**文档摘录:**
------

瑞芯微rk3399使用rga图形加速处理后拷贝到普通内存耗时大的解决方案
rga,mpp,drm,un-cached
rga图形加速引擎处理图形很快:rk3399开发板自带rga(图形加速引擎)和mpp编解码。在MPP解码->图像后处理->显示整个流程中,RGA都是直接访问内存物理地址,整个过程零内存拷贝,效率很高。(都是在drm内存上完成,drm内存默认non-cache)。
从rga的drm内存拷贝图片到普通内存很慢:其他任何软件以cpu访问该段内存都会因为non-cached导致不必要的损失
解决方案:
将rga-API替换
老版rga-API:
extern "C"
{
#include "rockchip_rga/rockchip_rga.h"

------

**数据摘录:**
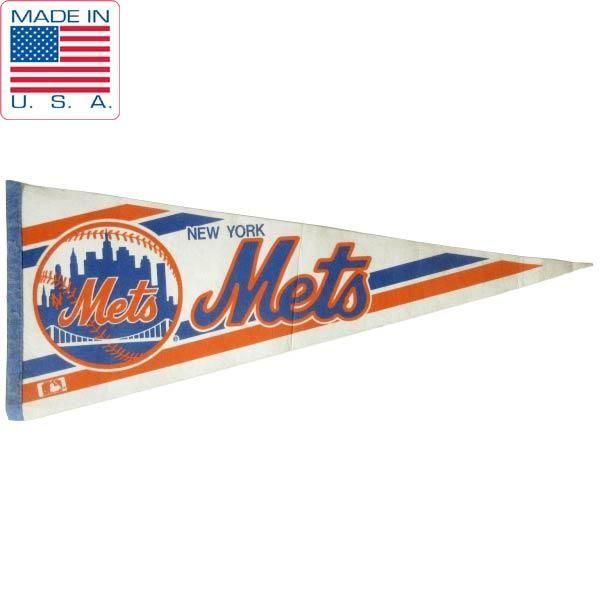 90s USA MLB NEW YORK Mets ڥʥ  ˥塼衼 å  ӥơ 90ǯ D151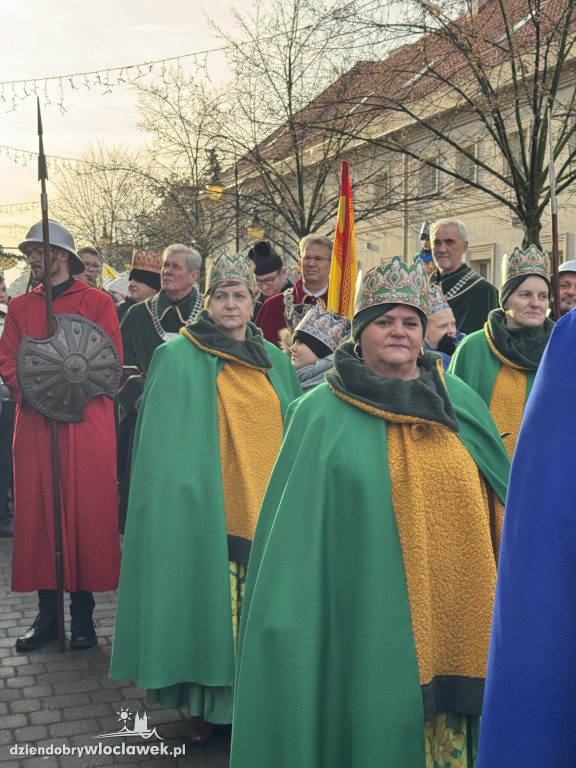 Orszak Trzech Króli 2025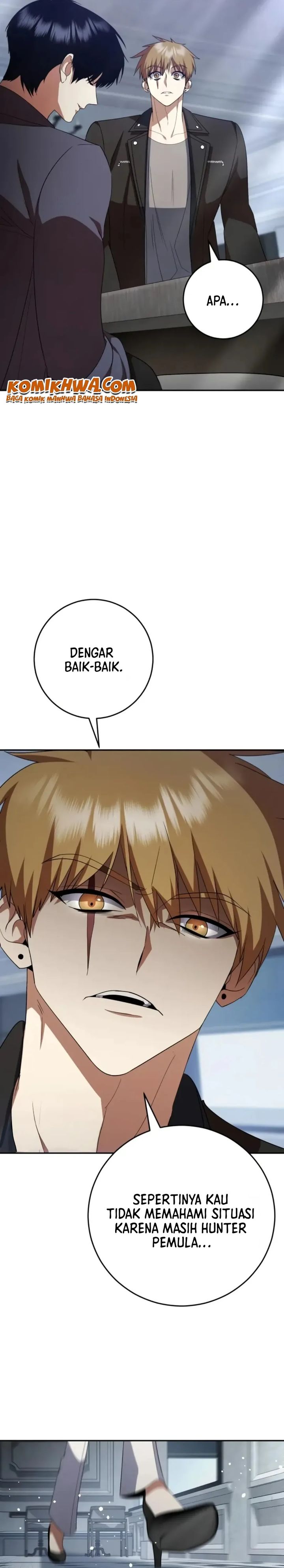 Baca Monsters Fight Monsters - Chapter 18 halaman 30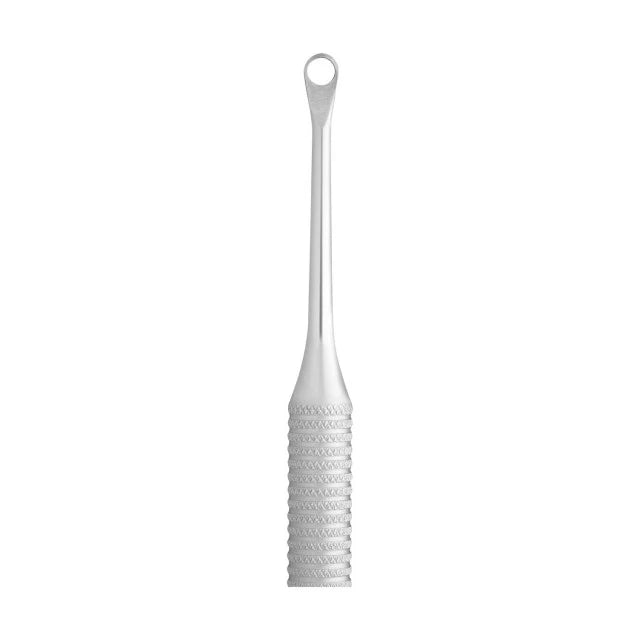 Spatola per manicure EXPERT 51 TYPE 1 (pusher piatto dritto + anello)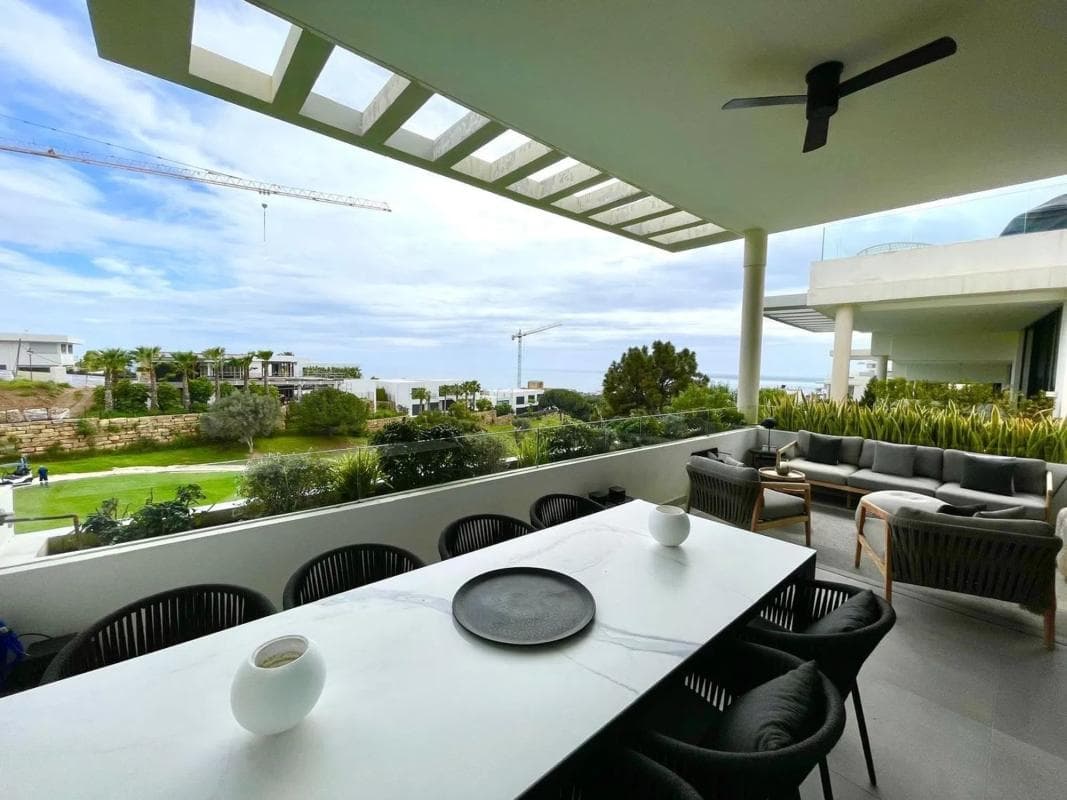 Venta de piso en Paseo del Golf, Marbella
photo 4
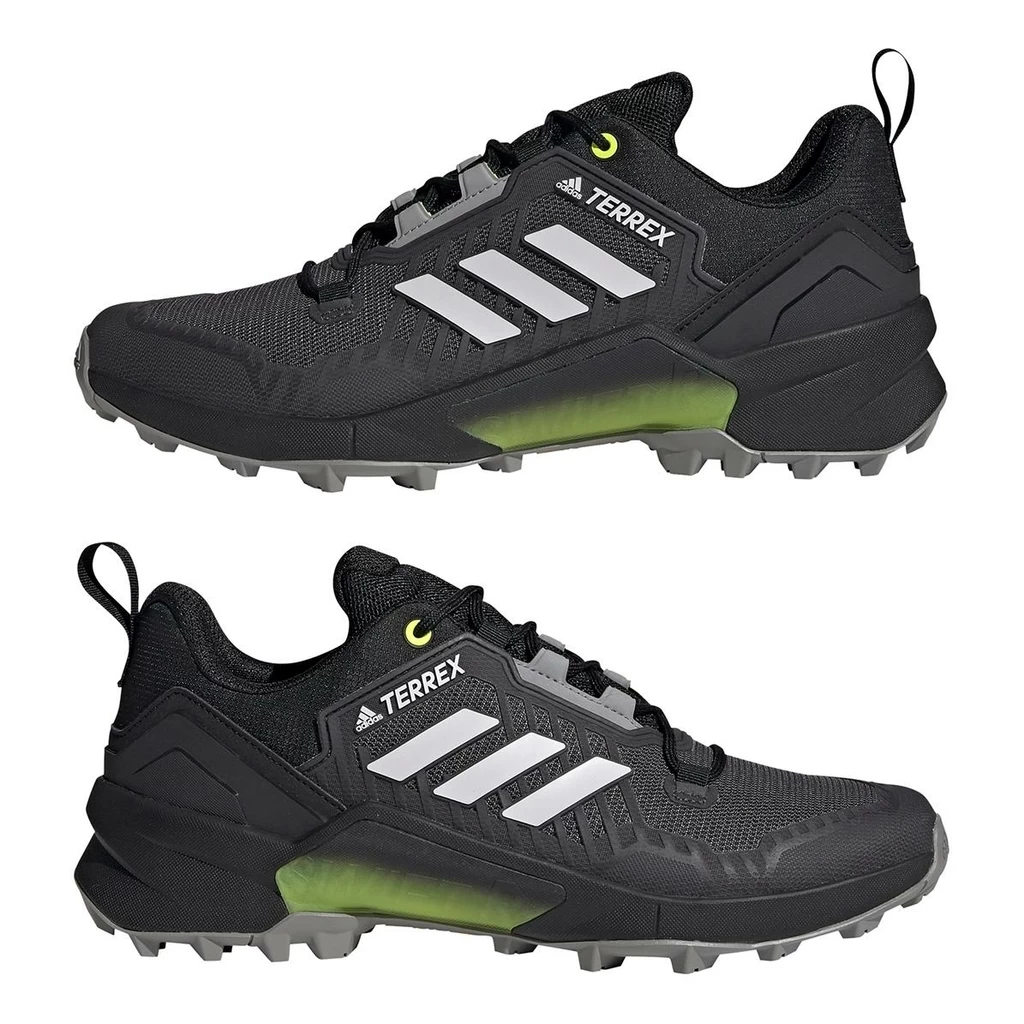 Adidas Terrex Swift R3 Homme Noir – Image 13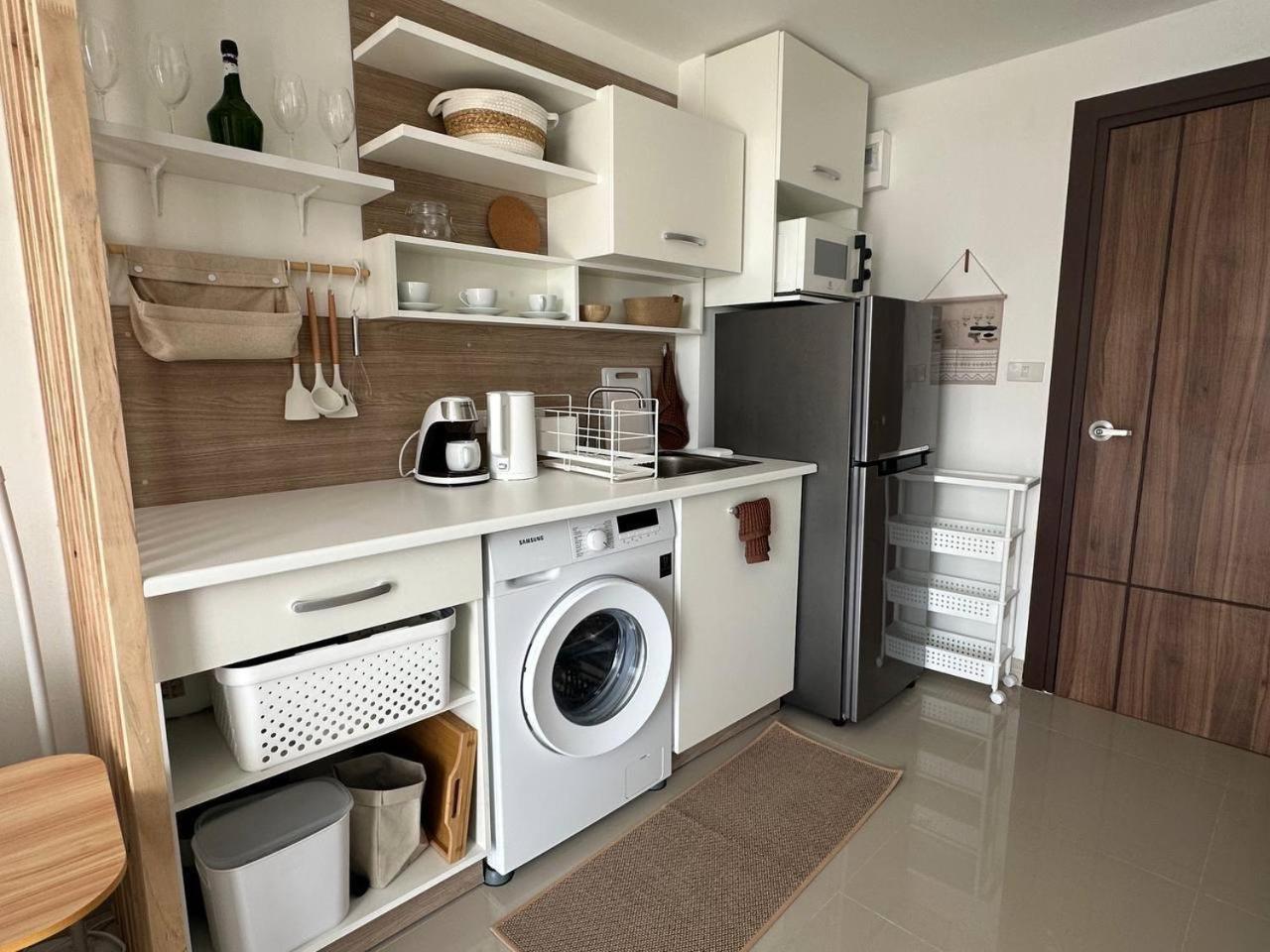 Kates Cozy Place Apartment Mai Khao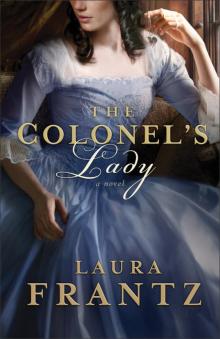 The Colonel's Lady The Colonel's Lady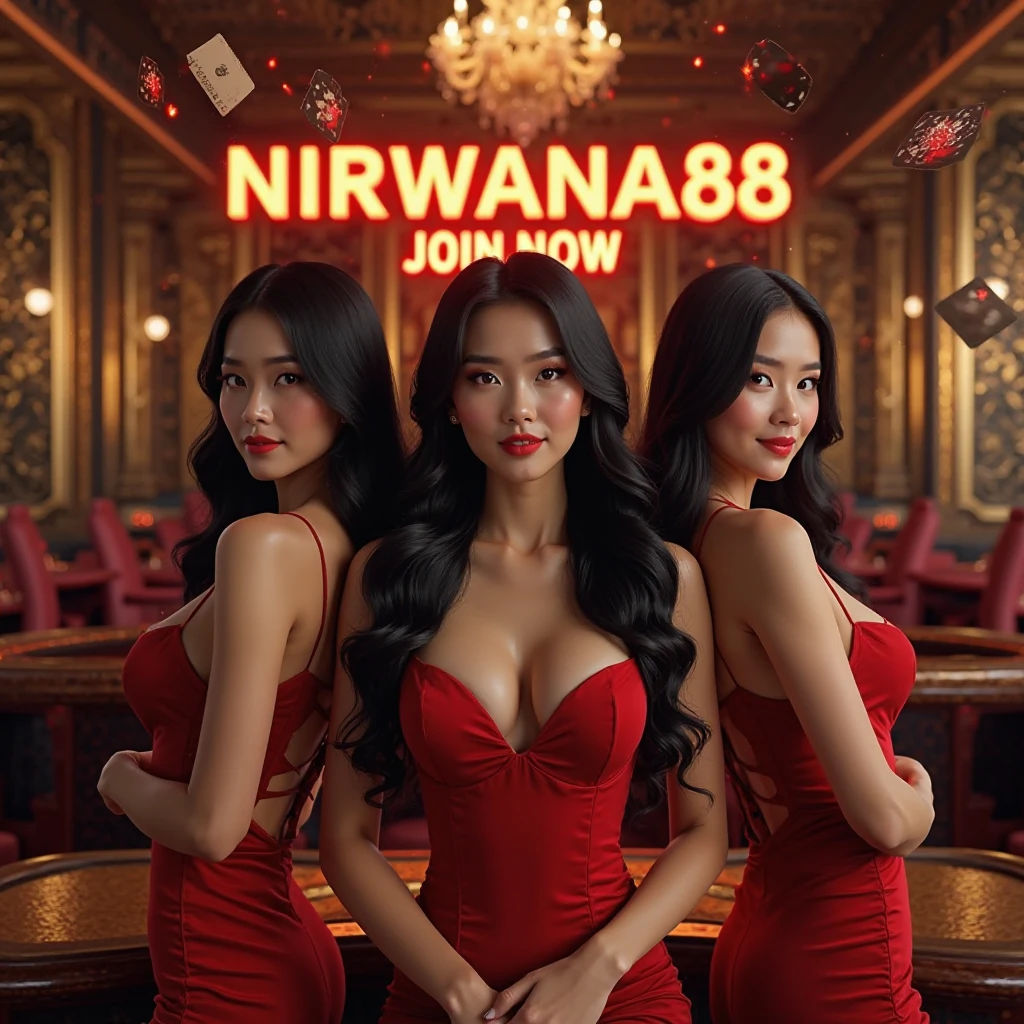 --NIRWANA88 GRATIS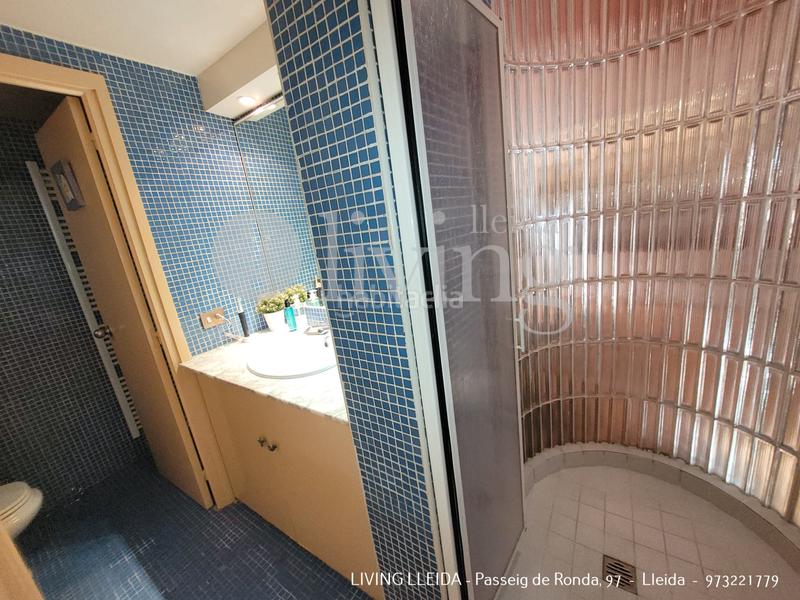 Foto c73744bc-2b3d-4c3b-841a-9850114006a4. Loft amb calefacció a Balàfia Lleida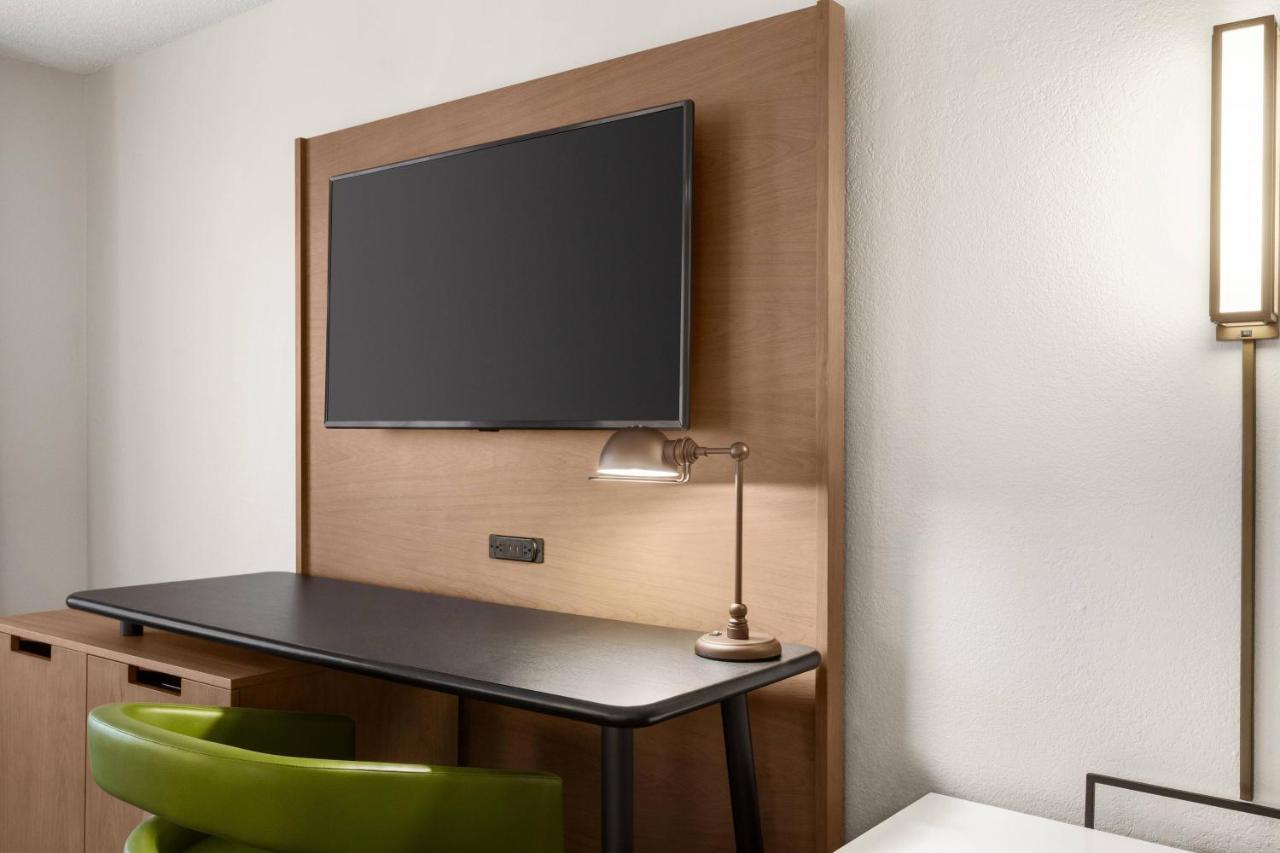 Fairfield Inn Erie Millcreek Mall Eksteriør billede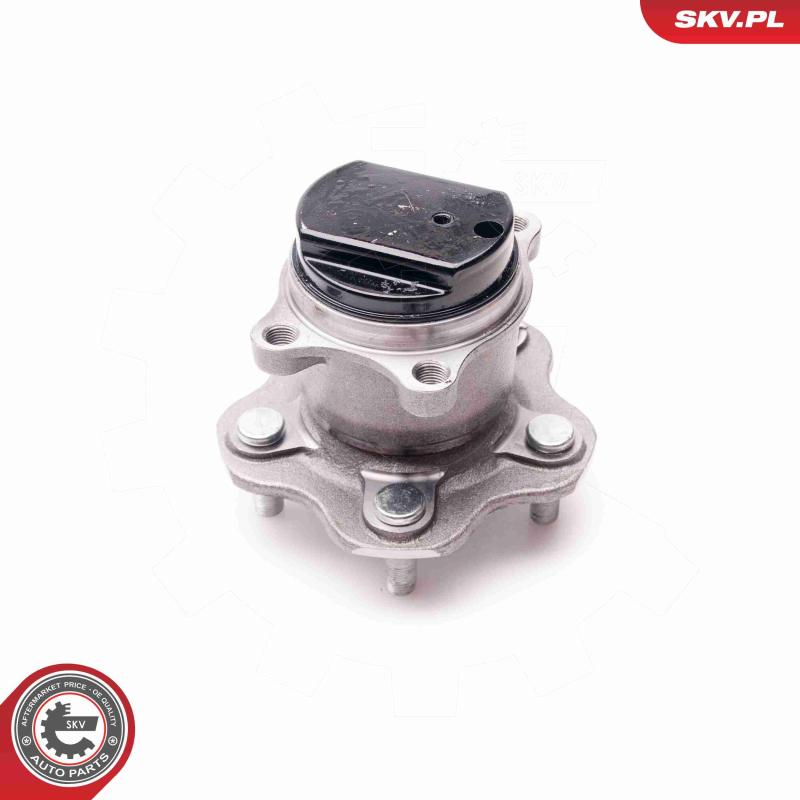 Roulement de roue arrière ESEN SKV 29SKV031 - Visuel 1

------

**练习目标:** 文档摘录提到,在 MPP 解码、图像后处理到显示的整个流程中,RGA 以什么方式访问内存?

**答案区:** RGA 直接访问内存物理地址,整个过程零内存拷贝。